What you will do — Your task is to reproduce exactly the lines from the line with "What amount of" through the end of the records below.

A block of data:

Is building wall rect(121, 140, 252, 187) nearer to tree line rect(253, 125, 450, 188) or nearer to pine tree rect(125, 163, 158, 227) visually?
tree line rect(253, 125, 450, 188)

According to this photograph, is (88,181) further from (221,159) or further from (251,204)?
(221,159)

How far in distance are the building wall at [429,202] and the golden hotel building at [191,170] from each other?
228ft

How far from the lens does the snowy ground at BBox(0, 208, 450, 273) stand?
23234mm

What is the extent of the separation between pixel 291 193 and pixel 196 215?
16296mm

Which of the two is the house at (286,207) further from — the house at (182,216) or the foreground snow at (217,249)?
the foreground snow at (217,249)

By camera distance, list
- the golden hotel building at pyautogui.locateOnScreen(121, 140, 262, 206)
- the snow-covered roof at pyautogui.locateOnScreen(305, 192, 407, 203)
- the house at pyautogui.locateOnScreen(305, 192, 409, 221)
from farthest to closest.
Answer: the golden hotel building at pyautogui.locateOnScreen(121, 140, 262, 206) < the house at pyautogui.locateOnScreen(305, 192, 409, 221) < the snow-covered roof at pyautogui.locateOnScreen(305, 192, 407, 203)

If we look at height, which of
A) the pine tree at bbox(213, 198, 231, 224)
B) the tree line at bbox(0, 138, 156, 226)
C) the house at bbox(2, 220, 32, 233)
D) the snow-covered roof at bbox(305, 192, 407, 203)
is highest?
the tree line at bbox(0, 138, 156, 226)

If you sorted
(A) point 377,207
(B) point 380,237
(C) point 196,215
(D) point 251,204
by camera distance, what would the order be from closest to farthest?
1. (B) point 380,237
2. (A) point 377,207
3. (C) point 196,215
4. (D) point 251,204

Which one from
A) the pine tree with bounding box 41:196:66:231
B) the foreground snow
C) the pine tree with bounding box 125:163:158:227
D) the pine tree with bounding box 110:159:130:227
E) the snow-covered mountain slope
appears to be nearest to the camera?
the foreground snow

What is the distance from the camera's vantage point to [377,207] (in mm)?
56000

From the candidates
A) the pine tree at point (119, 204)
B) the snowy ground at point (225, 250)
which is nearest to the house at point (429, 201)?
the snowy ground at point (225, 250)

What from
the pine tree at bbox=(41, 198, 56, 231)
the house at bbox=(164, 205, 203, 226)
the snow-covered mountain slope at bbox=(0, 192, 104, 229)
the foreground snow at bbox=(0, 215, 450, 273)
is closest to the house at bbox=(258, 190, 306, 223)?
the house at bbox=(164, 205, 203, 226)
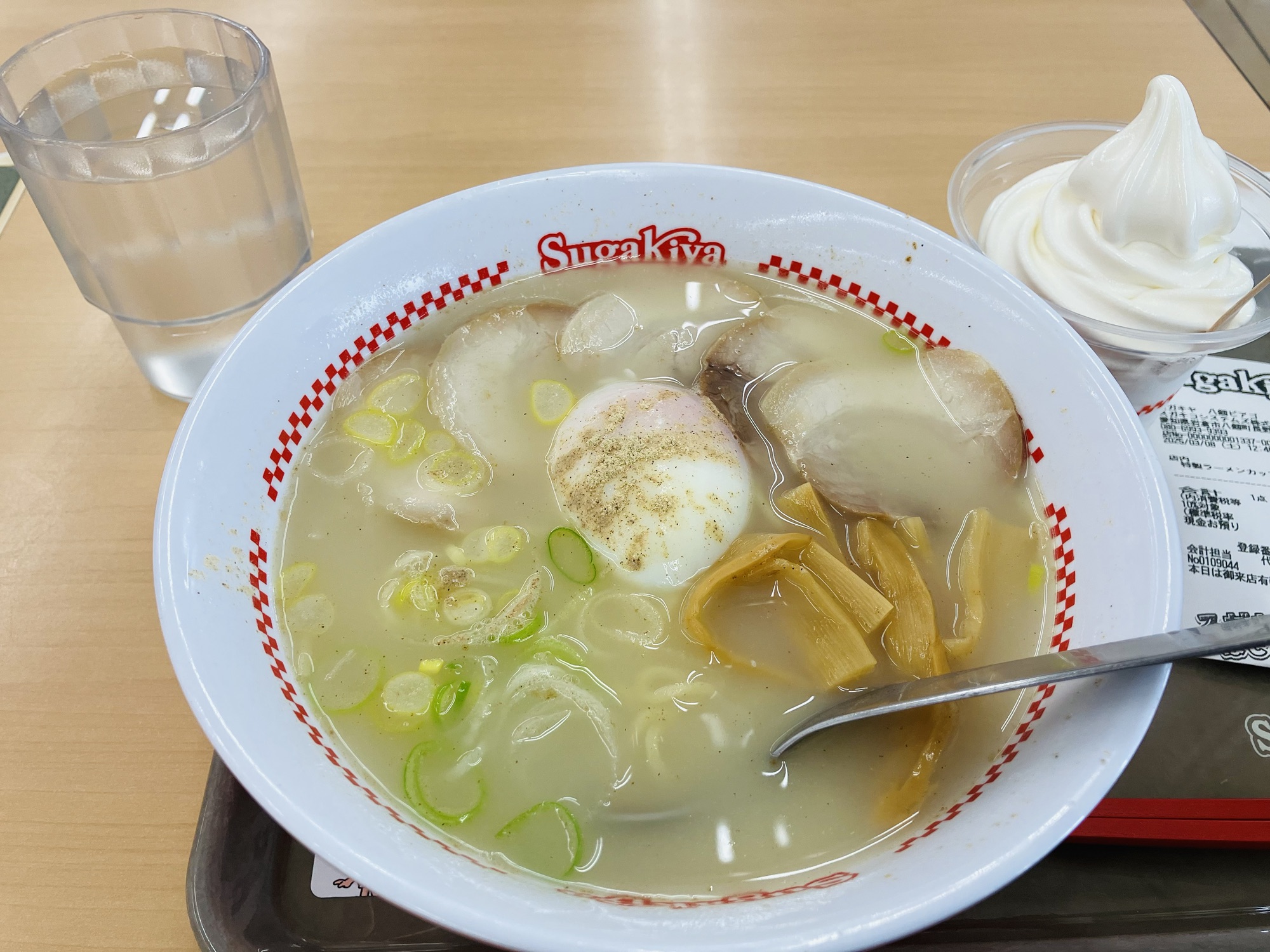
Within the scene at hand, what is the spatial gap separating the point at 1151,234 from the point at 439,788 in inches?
51.0

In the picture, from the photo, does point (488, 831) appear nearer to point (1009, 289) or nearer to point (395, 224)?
point (395, 224)

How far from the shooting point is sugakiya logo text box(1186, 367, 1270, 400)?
1445 mm

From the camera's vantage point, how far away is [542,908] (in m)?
0.72

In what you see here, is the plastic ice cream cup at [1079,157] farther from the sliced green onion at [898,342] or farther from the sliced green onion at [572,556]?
the sliced green onion at [572,556]

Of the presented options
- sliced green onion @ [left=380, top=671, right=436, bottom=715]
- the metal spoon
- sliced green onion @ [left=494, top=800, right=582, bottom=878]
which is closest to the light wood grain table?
sliced green onion @ [left=380, top=671, right=436, bottom=715]

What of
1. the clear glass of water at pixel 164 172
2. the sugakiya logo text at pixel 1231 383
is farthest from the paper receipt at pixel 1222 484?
the clear glass of water at pixel 164 172

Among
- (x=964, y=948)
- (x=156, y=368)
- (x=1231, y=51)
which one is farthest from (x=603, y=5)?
(x=964, y=948)

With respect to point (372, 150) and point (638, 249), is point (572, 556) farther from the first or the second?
point (372, 150)

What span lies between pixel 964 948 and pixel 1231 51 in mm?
2453

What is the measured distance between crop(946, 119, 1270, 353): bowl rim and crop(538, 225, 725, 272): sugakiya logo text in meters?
0.41

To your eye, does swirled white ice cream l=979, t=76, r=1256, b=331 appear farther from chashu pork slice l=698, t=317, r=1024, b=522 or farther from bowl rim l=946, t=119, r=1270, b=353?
chashu pork slice l=698, t=317, r=1024, b=522

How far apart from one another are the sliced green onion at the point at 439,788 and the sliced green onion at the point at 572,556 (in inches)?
11.0

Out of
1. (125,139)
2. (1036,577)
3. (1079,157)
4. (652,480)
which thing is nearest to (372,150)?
Result: (125,139)

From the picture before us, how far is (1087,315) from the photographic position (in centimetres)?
129
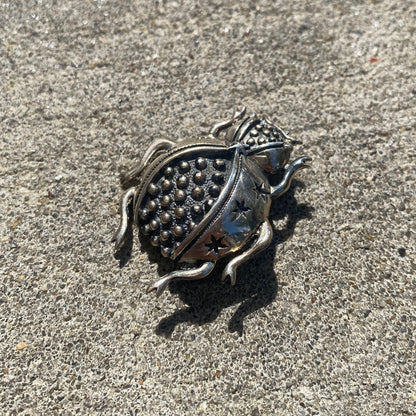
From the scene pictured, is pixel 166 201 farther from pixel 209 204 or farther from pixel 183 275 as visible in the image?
pixel 183 275

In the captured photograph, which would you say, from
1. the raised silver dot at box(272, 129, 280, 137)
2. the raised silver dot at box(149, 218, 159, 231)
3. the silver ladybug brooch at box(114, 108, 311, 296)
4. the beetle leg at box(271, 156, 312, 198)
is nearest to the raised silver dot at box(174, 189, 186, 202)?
the silver ladybug brooch at box(114, 108, 311, 296)

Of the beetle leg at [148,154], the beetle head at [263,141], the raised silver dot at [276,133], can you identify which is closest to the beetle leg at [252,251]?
the beetle head at [263,141]

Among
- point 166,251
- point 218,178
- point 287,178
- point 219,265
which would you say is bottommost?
point 219,265

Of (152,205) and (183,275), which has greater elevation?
(152,205)

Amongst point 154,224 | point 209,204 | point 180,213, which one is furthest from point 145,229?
point 209,204

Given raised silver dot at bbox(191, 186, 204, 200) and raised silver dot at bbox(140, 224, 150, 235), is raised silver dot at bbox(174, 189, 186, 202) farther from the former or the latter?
raised silver dot at bbox(140, 224, 150, 235)

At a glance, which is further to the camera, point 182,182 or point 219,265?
point 219,265

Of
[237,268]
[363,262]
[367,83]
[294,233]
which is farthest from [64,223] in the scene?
[367,83]
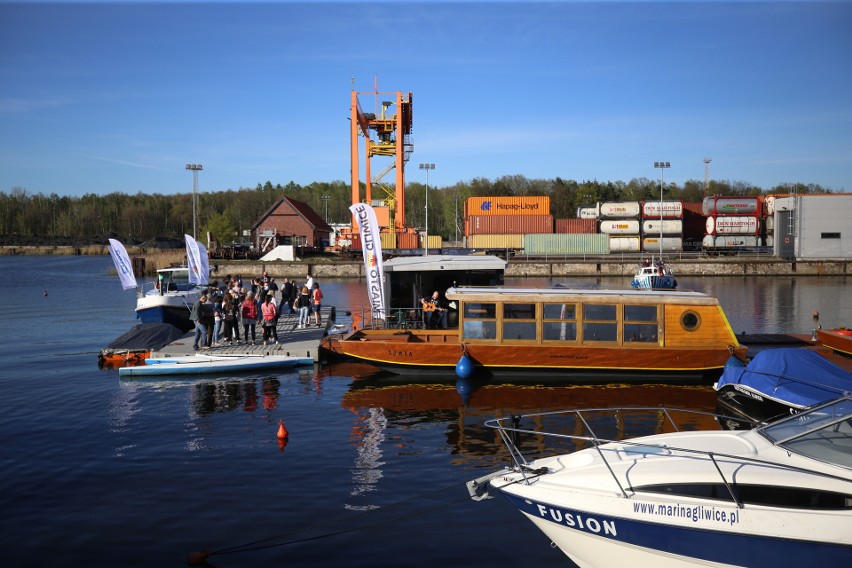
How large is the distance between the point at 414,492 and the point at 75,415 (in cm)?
1070

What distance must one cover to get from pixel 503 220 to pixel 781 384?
64402mm

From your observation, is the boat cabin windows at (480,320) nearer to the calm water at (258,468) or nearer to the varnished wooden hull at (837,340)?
the calm water at (258,468)

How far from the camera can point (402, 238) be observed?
2842 inches

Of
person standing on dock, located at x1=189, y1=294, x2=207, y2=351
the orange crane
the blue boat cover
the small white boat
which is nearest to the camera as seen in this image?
the blue boat cover

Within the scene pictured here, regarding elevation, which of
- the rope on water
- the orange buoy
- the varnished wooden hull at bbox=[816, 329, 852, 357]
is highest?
the varnished wooden hull at bbox=[816, 329, 852, 357]

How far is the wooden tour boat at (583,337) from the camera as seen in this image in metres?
19.4

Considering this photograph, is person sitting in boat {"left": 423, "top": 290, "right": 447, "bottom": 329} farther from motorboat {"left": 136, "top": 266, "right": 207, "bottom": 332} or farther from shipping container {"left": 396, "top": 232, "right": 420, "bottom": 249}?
shipping container {"left": 396, "top": 232, "right": 420, "bottom": 249}

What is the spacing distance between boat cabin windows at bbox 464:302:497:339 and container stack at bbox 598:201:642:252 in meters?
60.3

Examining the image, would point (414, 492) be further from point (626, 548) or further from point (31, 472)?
point (31, 472)

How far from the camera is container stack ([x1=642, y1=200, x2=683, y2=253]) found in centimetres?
7638

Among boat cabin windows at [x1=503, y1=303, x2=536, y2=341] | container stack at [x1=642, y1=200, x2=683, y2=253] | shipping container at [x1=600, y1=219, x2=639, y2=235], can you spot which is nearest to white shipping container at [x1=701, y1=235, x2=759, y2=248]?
container stack at [x1=642, y1=200, x2=683, y2=253]

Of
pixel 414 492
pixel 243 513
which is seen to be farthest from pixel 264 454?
pixel 414 492

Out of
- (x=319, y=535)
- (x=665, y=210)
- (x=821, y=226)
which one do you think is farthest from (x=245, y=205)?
(x=319, y=535)

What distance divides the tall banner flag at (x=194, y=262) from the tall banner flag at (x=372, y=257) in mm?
11490
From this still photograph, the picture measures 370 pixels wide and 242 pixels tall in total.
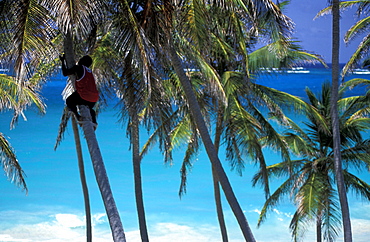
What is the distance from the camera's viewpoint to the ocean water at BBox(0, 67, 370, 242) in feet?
118

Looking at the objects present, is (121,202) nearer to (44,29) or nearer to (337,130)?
(337,130)

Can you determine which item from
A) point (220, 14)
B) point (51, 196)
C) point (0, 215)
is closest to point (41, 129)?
point (51, 196)

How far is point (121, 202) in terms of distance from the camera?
42.6m

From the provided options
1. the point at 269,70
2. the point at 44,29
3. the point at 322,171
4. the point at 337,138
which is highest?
the point at 44,29

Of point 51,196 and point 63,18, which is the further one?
point 51,196

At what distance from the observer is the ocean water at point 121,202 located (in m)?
35.9

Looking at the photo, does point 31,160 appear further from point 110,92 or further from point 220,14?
point 220,14

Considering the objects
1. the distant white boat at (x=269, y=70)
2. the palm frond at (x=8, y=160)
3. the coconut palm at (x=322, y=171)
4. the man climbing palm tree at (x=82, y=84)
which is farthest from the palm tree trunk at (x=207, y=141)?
the distant white boat at (x=269, y=70)

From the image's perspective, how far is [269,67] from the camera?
54.5 ft

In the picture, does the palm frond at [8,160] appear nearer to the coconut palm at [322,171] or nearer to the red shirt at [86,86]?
the red shirt at [86,86]

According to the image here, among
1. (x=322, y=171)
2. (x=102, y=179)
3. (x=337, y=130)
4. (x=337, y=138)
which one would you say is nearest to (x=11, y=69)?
(x=102, y=179)

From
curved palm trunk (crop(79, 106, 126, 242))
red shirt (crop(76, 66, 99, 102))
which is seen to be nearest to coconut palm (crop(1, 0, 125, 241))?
curved palm trunk (crop(79, 106, 126, 242))

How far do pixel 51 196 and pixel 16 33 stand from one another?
1403 inches

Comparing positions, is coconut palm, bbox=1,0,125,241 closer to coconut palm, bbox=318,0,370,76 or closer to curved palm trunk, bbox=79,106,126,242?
curved palm trunk, bbox=79,106,126,242
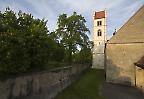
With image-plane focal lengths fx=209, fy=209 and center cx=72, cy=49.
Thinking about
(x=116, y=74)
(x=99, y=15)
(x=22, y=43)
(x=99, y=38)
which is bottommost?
(x=116, y=74)

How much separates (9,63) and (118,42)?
18951 millimetres

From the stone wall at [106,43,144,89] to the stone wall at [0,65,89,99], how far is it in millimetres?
9575

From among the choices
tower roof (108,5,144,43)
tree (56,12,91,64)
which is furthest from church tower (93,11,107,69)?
tower roof (108,5,144,43)

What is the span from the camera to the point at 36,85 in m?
12.5

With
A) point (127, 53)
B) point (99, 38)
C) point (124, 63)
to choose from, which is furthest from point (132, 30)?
point (99, 38)

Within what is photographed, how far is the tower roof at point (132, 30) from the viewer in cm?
2538

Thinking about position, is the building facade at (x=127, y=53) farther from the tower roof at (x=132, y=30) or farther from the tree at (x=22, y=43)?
the tree at (x=22, y=43)

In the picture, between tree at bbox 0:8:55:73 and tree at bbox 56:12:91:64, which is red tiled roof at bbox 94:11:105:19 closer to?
tree at bbox 56:12:91:64

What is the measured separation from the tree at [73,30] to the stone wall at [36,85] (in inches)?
803

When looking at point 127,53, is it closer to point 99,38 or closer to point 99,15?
point 99,38

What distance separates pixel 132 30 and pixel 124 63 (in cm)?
422

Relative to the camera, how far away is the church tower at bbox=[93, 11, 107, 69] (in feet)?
159

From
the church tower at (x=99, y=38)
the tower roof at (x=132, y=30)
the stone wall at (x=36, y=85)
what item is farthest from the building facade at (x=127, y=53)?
the church tower at (x=99, y=38)

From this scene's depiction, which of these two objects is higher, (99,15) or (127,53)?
(99,15)
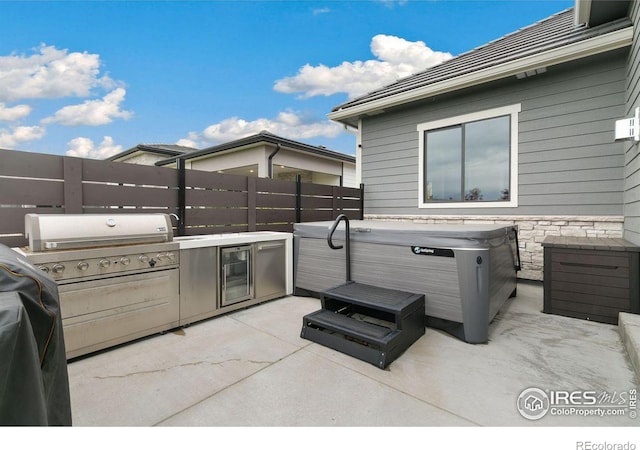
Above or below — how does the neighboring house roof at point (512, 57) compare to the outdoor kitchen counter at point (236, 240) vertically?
above

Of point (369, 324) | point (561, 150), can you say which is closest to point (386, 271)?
point (369, 324)

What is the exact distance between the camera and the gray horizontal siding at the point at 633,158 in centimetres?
304

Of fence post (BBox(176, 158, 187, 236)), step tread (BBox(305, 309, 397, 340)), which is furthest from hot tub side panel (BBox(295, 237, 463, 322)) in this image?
fence post (BBox(176, 158, 187, 236))

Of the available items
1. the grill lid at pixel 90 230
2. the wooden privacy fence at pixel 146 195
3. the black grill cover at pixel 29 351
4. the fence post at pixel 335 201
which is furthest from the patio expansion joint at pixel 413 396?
the fence post at pixel 335 201

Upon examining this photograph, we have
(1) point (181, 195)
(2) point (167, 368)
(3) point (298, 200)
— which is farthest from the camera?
(3) point (298, 200)

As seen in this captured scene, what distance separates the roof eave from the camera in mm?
3605

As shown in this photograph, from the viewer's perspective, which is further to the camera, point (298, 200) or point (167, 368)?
point (298, 200)

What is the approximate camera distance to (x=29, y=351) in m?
0.66

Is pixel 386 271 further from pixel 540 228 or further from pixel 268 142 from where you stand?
pixel 268 142

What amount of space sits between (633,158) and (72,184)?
566 cm

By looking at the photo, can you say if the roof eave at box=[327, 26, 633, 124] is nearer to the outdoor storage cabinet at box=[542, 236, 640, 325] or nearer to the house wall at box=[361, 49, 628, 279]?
the house wall at box=[361, 49, 628, 279]

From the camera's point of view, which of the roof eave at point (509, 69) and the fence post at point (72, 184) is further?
the roof eave at point (509, 69)

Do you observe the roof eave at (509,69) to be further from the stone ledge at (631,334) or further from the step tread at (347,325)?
the step tread at (347,325)

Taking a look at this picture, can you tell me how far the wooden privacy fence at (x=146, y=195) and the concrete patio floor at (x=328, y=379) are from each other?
4.31 ft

Response for this exercise —
What amount of space sits between (633,158) and (72,184)?
566 cm

By looking at the photo, can you say if the roof eave at box=[327, 26, 633, 124] is nearer to the outdoor storage cabinet at box=[542, 236, 640, 325] or nearer to the house wall at box=[361, 49, 628, 279]?
the house wall at box=[361, 49, 628, 279]

From the camera's point of view, which of the roof eave at point (509, 69) and the fence post at point (72, 184) is further?
the roof eave at point (509, 69)

Do you observe the roof eave at (509,69) to be further from the stone ledge at (631,334) or further from the step tread at (347,325)?
the step tread at (347,325)

Taking a look at this picture, can you tell me how far the wooden privacy fence at (x=146, y=195) and the concrete patio floor at (x=328, y=379) are from each other?
4.31 ft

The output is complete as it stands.